[Some records]
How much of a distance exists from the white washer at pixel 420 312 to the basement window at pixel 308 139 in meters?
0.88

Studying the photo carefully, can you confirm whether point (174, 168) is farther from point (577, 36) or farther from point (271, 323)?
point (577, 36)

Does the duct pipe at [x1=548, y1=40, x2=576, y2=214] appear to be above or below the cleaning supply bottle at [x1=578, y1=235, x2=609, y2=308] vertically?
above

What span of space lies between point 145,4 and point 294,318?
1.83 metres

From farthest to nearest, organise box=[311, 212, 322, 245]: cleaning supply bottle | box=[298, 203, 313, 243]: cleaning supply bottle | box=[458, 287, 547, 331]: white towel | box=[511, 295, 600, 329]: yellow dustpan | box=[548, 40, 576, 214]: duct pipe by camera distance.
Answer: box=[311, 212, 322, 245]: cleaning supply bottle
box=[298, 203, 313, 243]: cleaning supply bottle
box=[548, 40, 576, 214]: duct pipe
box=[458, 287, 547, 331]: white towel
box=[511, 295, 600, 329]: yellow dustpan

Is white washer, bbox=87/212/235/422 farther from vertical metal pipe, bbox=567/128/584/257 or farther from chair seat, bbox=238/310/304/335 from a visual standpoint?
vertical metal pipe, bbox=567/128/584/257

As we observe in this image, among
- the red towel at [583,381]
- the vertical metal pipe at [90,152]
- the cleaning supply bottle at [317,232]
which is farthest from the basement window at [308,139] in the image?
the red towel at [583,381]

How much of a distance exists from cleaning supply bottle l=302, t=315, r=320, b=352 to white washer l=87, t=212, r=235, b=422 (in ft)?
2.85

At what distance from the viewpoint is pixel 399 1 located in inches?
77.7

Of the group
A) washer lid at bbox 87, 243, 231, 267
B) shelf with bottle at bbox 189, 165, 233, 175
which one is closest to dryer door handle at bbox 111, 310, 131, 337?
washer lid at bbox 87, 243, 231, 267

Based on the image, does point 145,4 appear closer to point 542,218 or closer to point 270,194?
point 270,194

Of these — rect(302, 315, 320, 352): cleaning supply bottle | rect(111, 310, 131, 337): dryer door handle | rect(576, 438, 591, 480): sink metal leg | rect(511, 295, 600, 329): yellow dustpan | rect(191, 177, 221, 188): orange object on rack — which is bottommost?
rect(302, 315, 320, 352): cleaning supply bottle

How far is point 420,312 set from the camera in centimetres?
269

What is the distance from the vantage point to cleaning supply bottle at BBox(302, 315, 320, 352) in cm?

(Stated problem) Print out every record again, exactly and in full.

(Written answer)
How much of a distance exists from the white washer at pixel 420 312 to the basement window at pixel 308 139 in meters?
0.88

Studying the photo carefully, can you confirm whether point (174, 168) is farther from point (577, 36) or farther from point (271, 323)?
point (577, 36)

Does the duct pipe at [x1=548, y1=40, x2=576, y2=214] appear to be above or below the cleaning supply bottle at [x1=578, y1=235, x2=609, y2=308] vertically?
above

What span of space lies between point 145,4 and point 294,318?
1.83 metres

From farthest to nearest, organise box=[311, 212, 322, 245]: cleaning supply bottle | box=[298, 203, 313, 243]: cleaning supply bottle | box=[458, 287, 547, 331]: white towel | box=[511, 295, 600, 329]: yellow dustpan | box=[548, 40, 576, 214]: duct pipe by camera distance.
Answer: box=[311, 212, 322, 245]: cleaning supply bottle
box=[298, 203, 313, 243]: cleaning supply bottle
box=[548, 40, 576, 214]: duct pipe
box=[458, 287, 547, 331]: white towel
box=[511, 295, 600, 329]: yellow dustpan

Is white washer, bbox=87/212/235/422 farther from vertical metal pipe, bbox=567/128/584/257 or farther from chair seat, bbox=238/310/304/335 from a visual standpoint?
vertical metal pipe, bbox=567/128/584/257

As we observe in this image, among
- the red towel at [583,381]
- the vertical metal pipe at [90,152]
- the cleaning supply bottle at [317,232]
which is farthest from the basement window at [308,139] in the image?
the red towel at [583,381]

How much of a distance exists from cleaning supply bottle l=302, t=315, r=320, b=352 to white washer l=87, t=212, r=235, b=422 (in ft)?
2.85

At what distance from the viewpoint is pixel 399 1 located in inches?
77.7

Of the group
A) washer lid at bbox 87, 243, 231, 267
B) shelf with bottle at bbox 189, 165, 233, 175
which one is closest to dryer door handle at bbox 111, 310, 131, 337?
washer lid at bbox 87, 243, 231, 267

Based on the image, does point 145,4 appear closer to point 542,218 or closer to point 270,194?
point 270,194

Of these — rect(302, 315, 320, 352): cleaning supply bottle | rect(111, 310, 131, 337): dryer door handle | rect(576, 438, 591, 480): sink metal leg | rect(511, 295, 600, 329): yellow dustpan | rect(191, 177, 221, 188): orange object on rack — which is bottommost?
rect(302, 315, 320, 352): cleaning supply bottle

How far is point 420,312 set from the camera in centimetres?
269

What is the distance from the vantage point to cleaning supply bottle at BBox(302, 315, 320, 352) in cm?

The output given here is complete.